Yes, the Martian atmosphere is cold and thin. The first step in Terraforming would be to give it a lot of hot air.

Terraforming? THERE’S a disaster waiting to happen. We’ve been working on that for some millennia already, now, and… well, check the results.

Throw-away society on a multiglobal scale.

Where did all the “dumping toxic waste on Mars” comments come from? That’s not what the original poster was talking about (at least not directly), unless someone misunderstood the term terraforming.

Here’s a nice link:

I’m all for it! …and we need to get on it quick! Establish a Moon base right away (the only good idea Bush has had, and unfortunatley, probably for all the wrong reasons). We have to get a functioning Moon base up and working before we could expand to Mars.

If we don’t do it soon things are going to get really nasty here on Earth before too long, unless we have some kind of huge natural disaster that reduces our population by a significant amount.

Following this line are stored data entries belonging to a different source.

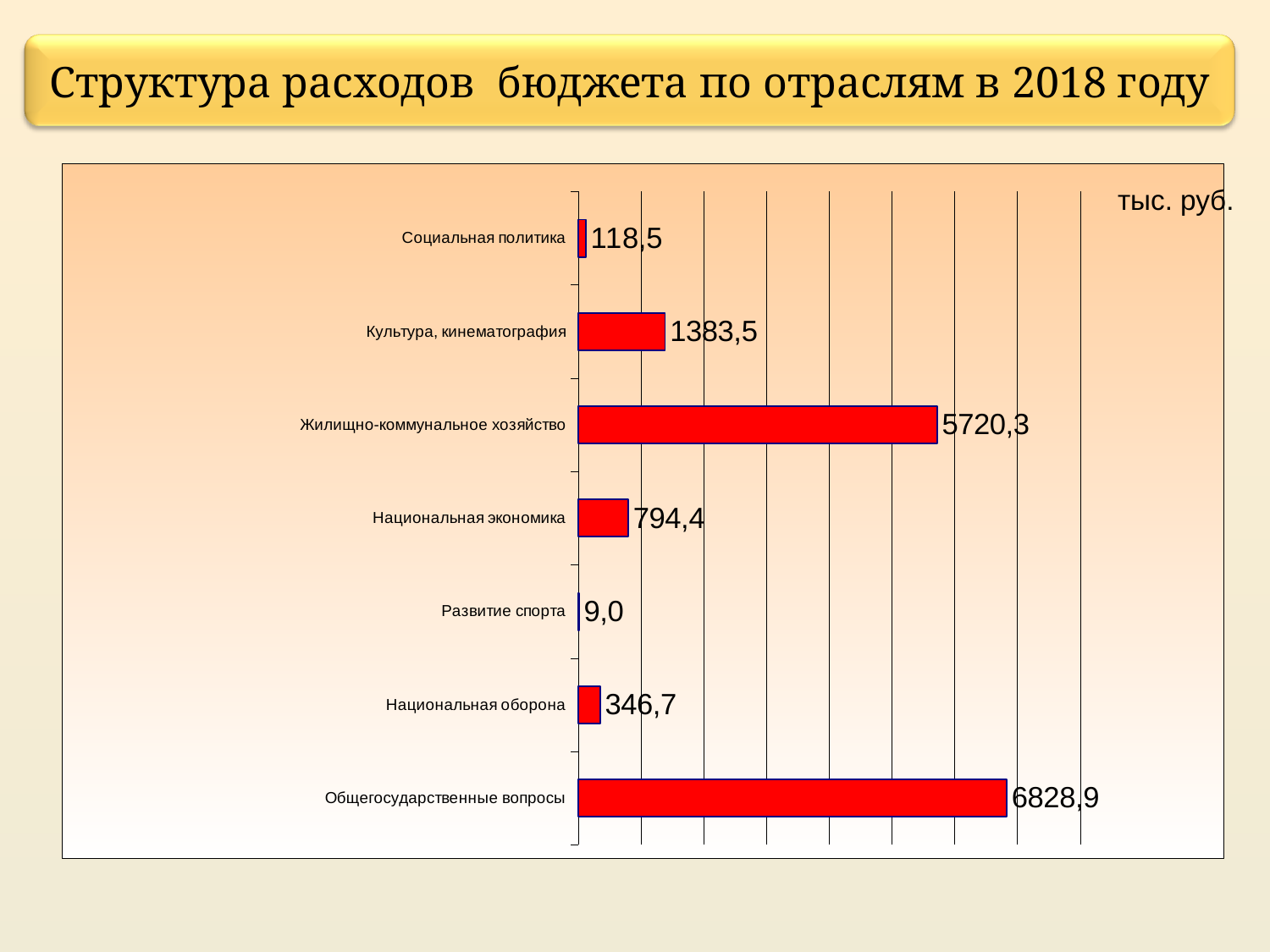
How many categories are shown in the chart? 7 Which category has the lowest value? Развитие спорта What unit is indicated for the values in the chart? тыс. руб. What is the value for Культура, кинематография? 1383,5 What is the value for Развитие спорта? 9,0 What is the difference between the values for Культура, кинематография and Национальная экономика? 589,1 What is the value for Жилищно-коммунальное хозяйство? 5720,3 What is the value for Национальная оборона? 346,7 Which is larger, the value for Национальная экономика or the value for Национальная оборона? Национальная экономика What kind of chart is shown on the slide? Bar chart Which category has the highest value? Общегосударственные вопросы What is the difference between the values for Общегосударственные вопросы and Жилищно-коммунальное хозяйство? 1108,6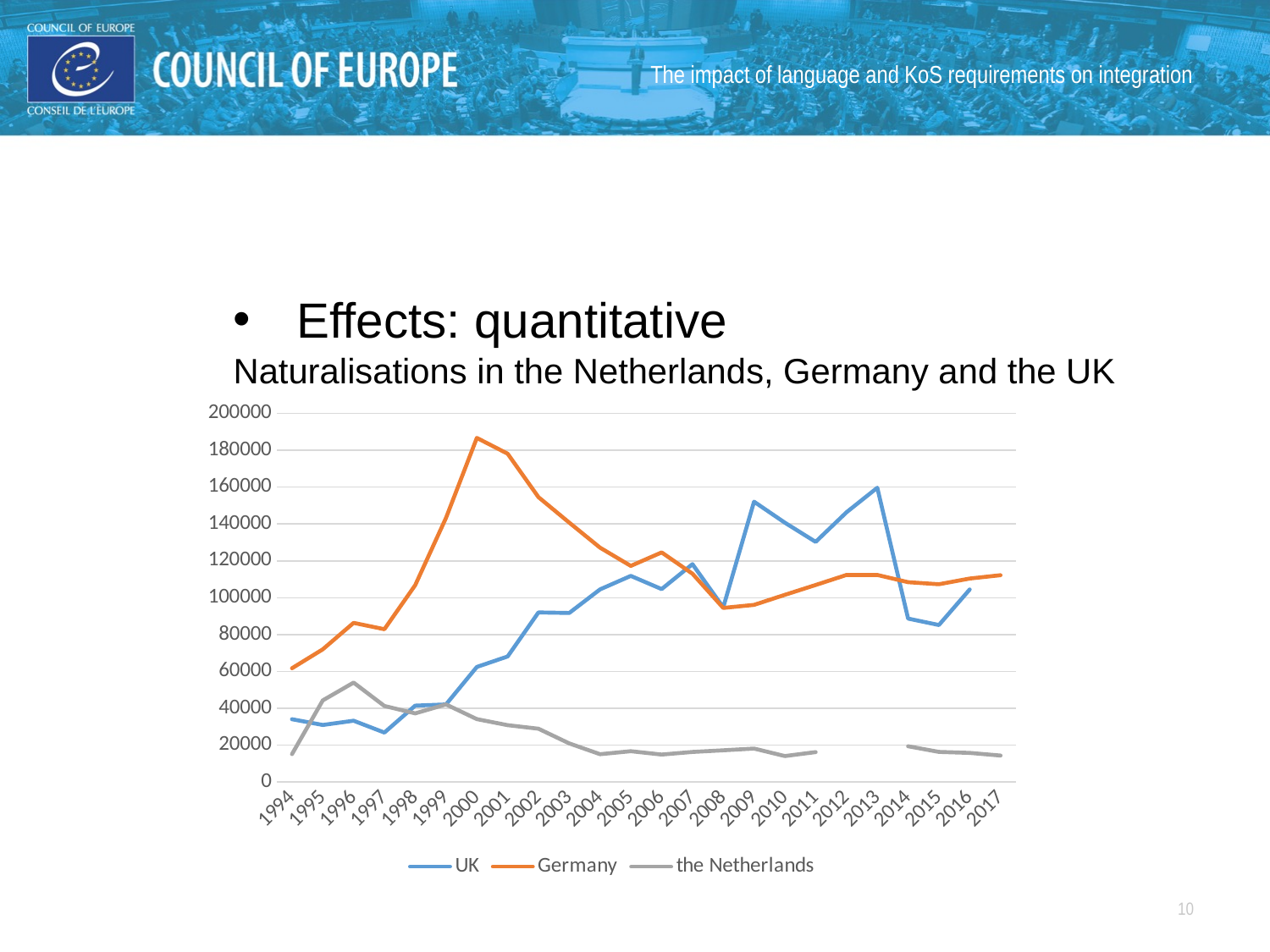
How many series does the legend list? 3 Does the Netherlands series rise or fall between 1996 and 2004? fall In which year does the UK series reach its highest value? 2013 Is the value for Germany in 2000 greater or less than 180000? greater Is the value for the Netherlands in 2017 greater or less than 20000? less What kind of chart is shown on the slide? line chart In which year does the Germany series reach its highest value? 2000 What is the title of the chart? Naturalisations in the Netherlands, Germany and the UK In which year does the Netherlands series reach its highest value? 1996 In 2009, which series has the larger value, UK or Germany? UK How many years are shown along the x axis? 24 Is the value for the UK in 2015 greater or less than 100000? less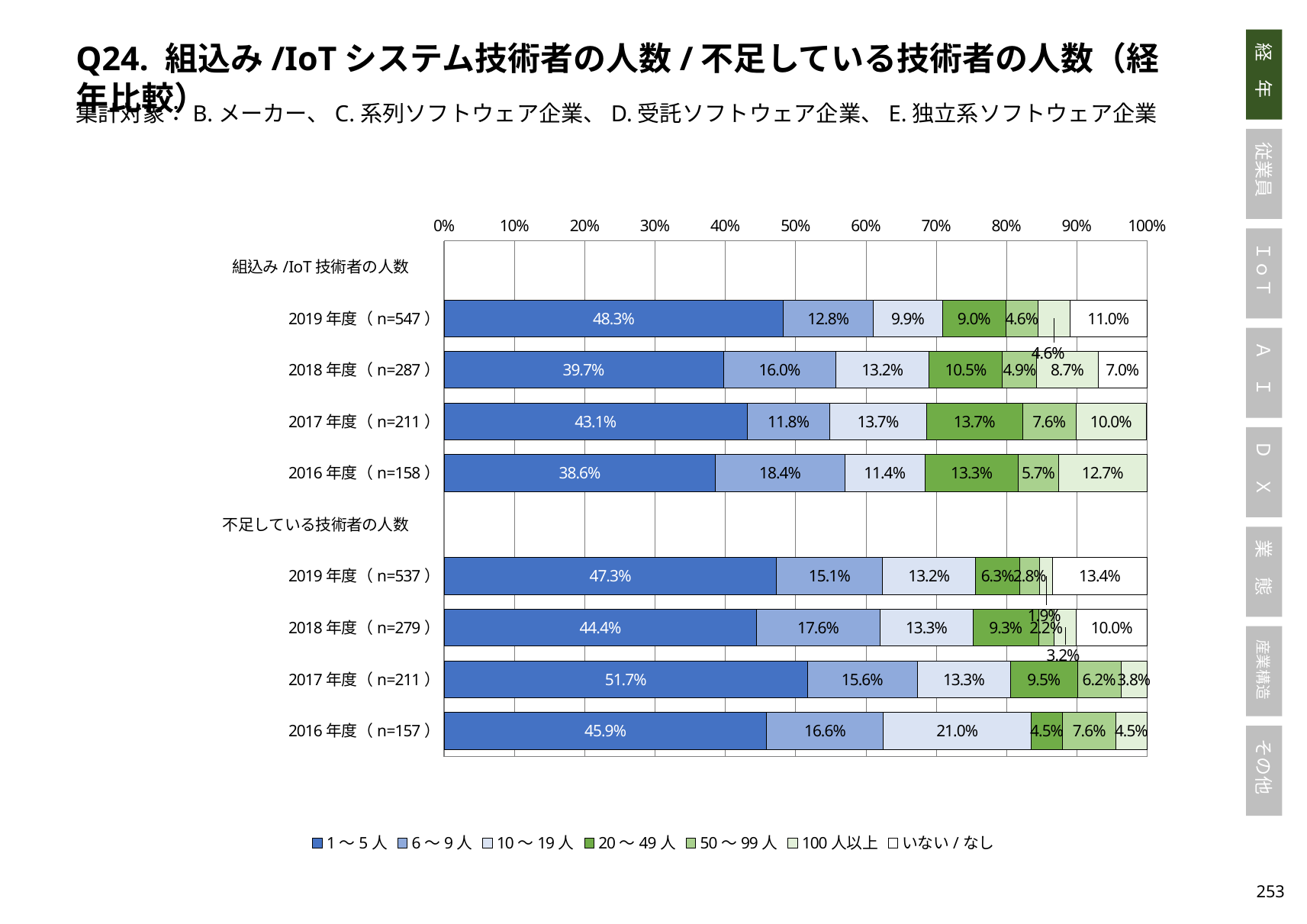
How many year rows (bars) are plotted in the chart? 8 What is the value of the 1〜5人 segment for 2019年度 (n=547) under 組込み/IoT技術者の人数? 48.3% What is the first entry in the legend? 1〜5人 Which row has the smallest 1〜5人 segment? 2016年度 (n=158) under 組込み/IoT技術者の人数 What kind of chart is shown on the slide? Stacked bar chart How many series does the legend list? 7 Under 組込み/IoT技術者の人数, which has the larger 6〜9人 value: 2016年度 (n=158) or 2019年度 (n=547)? 2016年度 (n=158) Under 組込み/IoT技術者の人数, what is the difference between the 1〜5人 values for 2019年度 (n=547) and 2018年度 (n=287)? 8.6 percentage points What is the value of the 10〜19人 segment for 2016年度 (n=157) under 不足している技術者の人数? 21.0% What is the value of the 1〜5人 segment for 2017年度 (n=211) under 不足している技術者の人数? 51.7% Which row has the largest 1〜5人 segment? 2017年度 (n=211) under 不足している技術者の人数 What is the value of the いない/なし segment for 2019年度 (n=547) under 組込み/IoT技術者の人数? 11.0%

P.S. I probably read way too much Science Fiction. :party:


-Brett

Which fleshes out my previous post and the prediction that went with it. Sorry folks, I’m kinda pessimistic today. After so much time, have we learned enough not to trash Mars as well?

Actually, I hope so.

Nan,

NASA, the American people, the ESA, any multinational space agencies or anyone else who’s willing to put forth the monetary (not to speak of time) investments to take on a project of this scale isn’t going to do so just to trash anything. Would you? Humans aren’t perfect it’s true, but something on this magnatude is going to be EXTREMELY well monitored.

Even so, we can all rest assured it won’t be completed (in fact we’ll be lucky to see even the very first steps begun) until well after we’re all long since dust in our graves…

Here are three terraforming methods that have been proposed:

  • Large orbital mirrors that will reflect sunlight and heat the Mars surface.
  • Greenhouse gas-producing factories to trap solar radiation.
  • Smashing ammonia-heavy asteroids into the planet to raise the greenhouse gas level.



    Well, I’m not into investing in Red Planet Real Estate
    quite yet…

Also using Mars as a toxic waste dump doesn’t
sound cost effective. Transportation costs run
kinda high.
We’ll just have to polute
the moon. Best

Brian, I do hope for the best. I do every day, despite what I see around me. As I mentioned, I’m just in a pretty pessimistic mode today. Besides, somebody has to play devil’s advocate, right? :wink:

Lawrence Sterne beats 'em all hands down for longest sentence in literature. (Tristram Shandy)

:slight_smile: Sorry there Nan…I misread your intent. We can all use a little :smiling_imp: from time to time right?